A California Chamber of Commerce-opposed job killer that would create a worse litigation environment and result in lack of job creation if signed into law passed its first hurdle this week.

The Senate Judiciary Committee sent SB 33 (Dodd; D-Napa) on for consideration by the entire Senate.

The CalChamber has identified SB 33 as a job killer because it unfairly attacks the use of arbitration agreements in consumer contracts with “financial institutions” as broadly defined, is likely preempted by the Federal Arbitration Act (FAA), and will negatively impact “financial institutions” with unnecessary and costly class action litigation that does not ultimately benefit the consumer.

Applies Broadly

Despite the fact sheet that indicates this is a narrowly tailored proposal which seeks to address financial accounts created without the consent of the consumer, it is not. SB 33 applies to “financial institutions,” which is broadly defined to include any business that engages in financial services, including insurance.

Under SB 33, any consumer contract for goods or services with a “financial institution” that includes a provision to resolve all disputes arising from their relationship through arbitration would be invalid.
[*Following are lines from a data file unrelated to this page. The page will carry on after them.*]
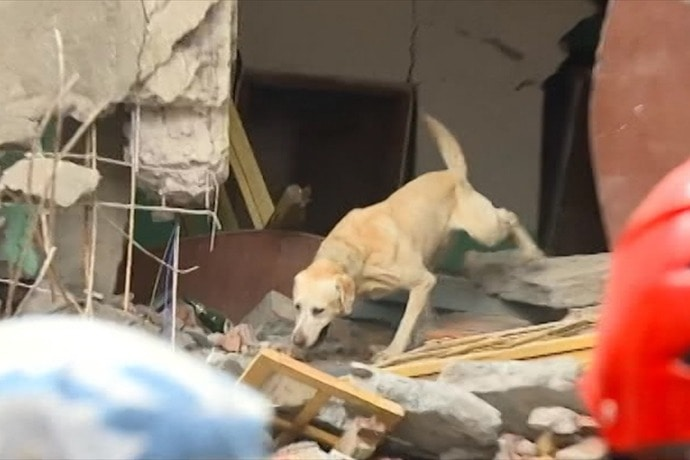Stray from Iowa Sent to Nepal as Search and Rescue Dog
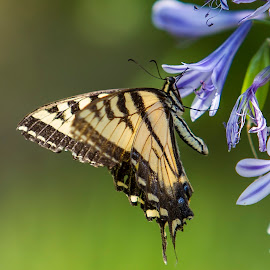 Swallowtail by Terry Armstrong - Animals Insects & Spiders ( tiger swallowtail, butterfly, butterflies, insects, swallowtail )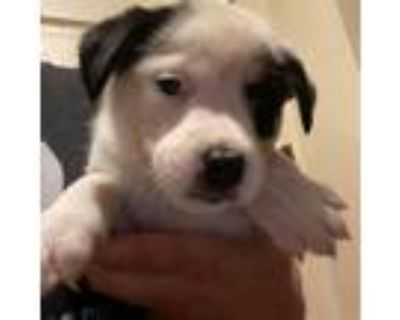 Adopt Pink Lady Dash a Australian Cattle Dog / Blue Heeler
Generally, arbitration provisions in a contract do not identify a list of claims subject to arbitration, but rather govern any dispute arising out of the contractual relationship. SB 33 goes well beyond the stated purpose or need for legislation and unnecessarily burdens all businesses included in the broad definition of “financial institutions.”

Preempted By Federal Law

SB 33 is likely preempted under the FAA, which will create years of litigation until this determination is confirmed. The U.S. Supreme Court has been consistently clear that prohibiting the arbitration of certain claims; imposing contractual requirements that target arbitration provisions; or interfering with the attributes of arbitration, such as prohibiting class action waivers, are all preempted under the FAA.

SB 33 suffers all three of these fatal flaws.
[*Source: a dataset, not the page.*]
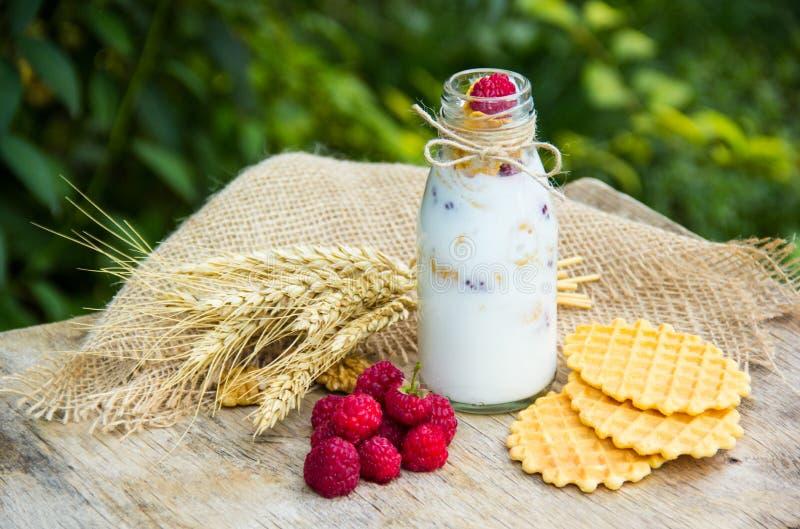 Eigengemaakte yoghurt met graangewassen en vruchten in een fles Verse organische frambozen en wafels stock foto's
• First, it prohibits the arbitration of only certain claims arising from a “fraudulent relationship” or “unlawful use of personal identifying information” with a financial institution. Accordingly, it is not a general contractual defense to any contract created under the laws of California. Instead, it is limited to only those contracts with financial institutions that contain an arbitration provision.
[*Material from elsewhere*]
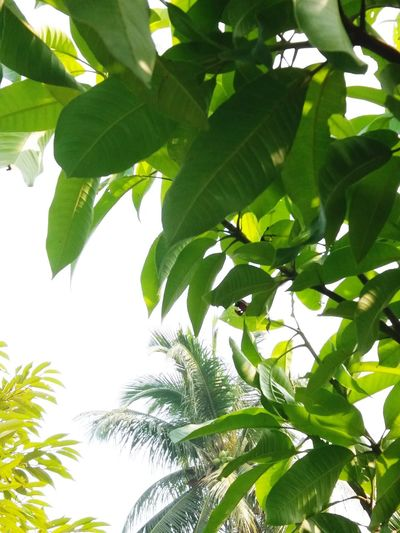 botany Leaf Leafs Leaf Green Color Plant Nature Green Leaf Green Leaf, Fresh And Beautiful Manggo Coconut Palm Tree Durian Durian Tree Sky Sky Collection Tree Leaf Sky Close-up Plant Green Color Tropical Flower Botanical Garden Plant Part Plantation Rainforest Palm Leaf Palm Tree Organic Farm Agricultural Field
• Moreover, SB 33 specifically does not apply to formation of contracts, but rather to “relationships.” The only area the FAA has left to the state to regulate is general contractual defenses that are applicable to all contracts, not “relationships.” In fact, SB 33 acknowledges there is a valid agreement to arbitrate that has been consented to by the consumer. Accordingly, SB 33 does not have an impact on general contract formation.

• Third, SB 33 bars arbitration and the use of class action waivers, which as specified under the bill, were specifically “contained in a contract consented to by the consumer.” Barring the application of arbitration or class action waivers has already been explicitly struck down by the U.S. Supreme Court. Challenging SB 33 through the legal system to ultimately establish it is preempted will take years, leaving California employers unnecessarily exposed to costly litigation in the meantime.

Ambiguous in Application

SB 33 states that upon petition to compel arbitration, the court must determine whether the arbitration agreement involves a “financial institution” that is seeking to apply a written contract to arbitrate to a “fraudulent relationship” or “unlawful use of consumer personal identifying information.” It is unclear how the court would make this determination.

If the decision to compel arbitration is based simply upon an allegation of a fraudulent relationship or unlawful use of consumer personal identifying information, then SB 33 provides the perfect pleading pathway for class action attorneys to avoid arbitration.

Nothing in SB 33 requires a court to bifurcate claims that fall within this provision from other alleged causes of action that should be compelled to arbitration under a valid contract.

If SB 33 requires a court to make a factual determination that a “fraudulent relationship” or “the unlawful use of consumer personal identifying information” exists, then SB 33 turns a petition to compel arbitration into a substantive, dispositive motion on the validity of the claims asserted. The parties would have to litigate the existence of a fraudulent relationship or unlawful use of consumer personal identifying information at the outset of the case, undermining the very point of arbitration.

Attorneys Win, Not Consumers

Consumer attorneys dislike arbitration because such agreements include class action waivers. The validity of class action waivers in arbitration agreements was affirmed by the U.S. Supreme Court in 2011, in AT&T Mobility LLC v. Concepcion.

By prohibiting an arbitration clause in any consumer contract with a financial institution for all disputes arising from the relationship, the bill also limits the use of a class action waiver for such claims.

Consumer attorneys can easily plead one of these claims in a civil complaint to avoid arbitration, and pursue a class action. Once litigation is far enough down the procedural timeline, the trial attorneys can dismiss such claims and continue with the other claims that would have been subject to arbitration.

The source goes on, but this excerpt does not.